| DOCUMENT TEXT |
Begin

The basic political problem is that drug eradication programs alienate almost everyone. As Bob Kramer, one of Hafvenstein’s veteran colleagues, comments:
I’ve worked with all four of the big USAID counter-narcotics programs now - Bolivia, Columbia, Peru, here - and I hate it. First we force the host governments to accept a program they don’t believe in. Did you ever hear about the Peruvian Congress declaring coca their national plant and planting coca bushes in the atrium of the Congress building? That happened while I was there … Once the eradication starts, you lose the communities as well. You can get them interested in whatever alternative you’re touting, until the government starts taking out their crops. Then nothing works (p.92).
Attitudes about drug use vary across cultures. As the author notes, the people of southern Afghanistan view hashish and opium smoking as minor and common peccadilloes but see drinking alcohol as immoral and dangerous (p.125). Western hypocrisy further undermines whatever local support might exist for opium eradication.

End

| AVAILABLE DATA |
Begin

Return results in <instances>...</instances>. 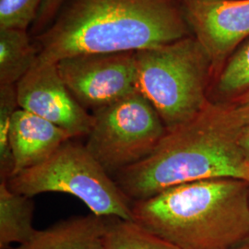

End

| SET OF TASKS |
• 1. Answer these from the passage on drug eradication, one line each:
(a) What is the basic political problem with drug eradication programs?
(b) Where did coca bushes get planted in Peru?
(c) How do the people of southern Afghanistan view drinking alcohol?
• 2. Name every country that the passage on drug eradication mentions.
• 3. In the passage on drug eradication, extract the part from "Attitudes about drug" to "for opium eradication.".

| SOLUTIONS TO THE PROBLEMS |
• 1.
(a) They alienate almost everyone.
(b) In the atrium of the Congress building.
(c) As immoral and dangerous.

• 2. Bolivia, Columbia, Peru, Afghanistan

• 3.
Attitudes about drug use vary across cultures. As the author notes, the people of southern Afghanistan view hashish and opium smoking as minor and common peccadilloes but see drinking alcohol as immoral and dangerous (p.125). Western hypocrisy further undermines whatever local support might exist for opium eradication.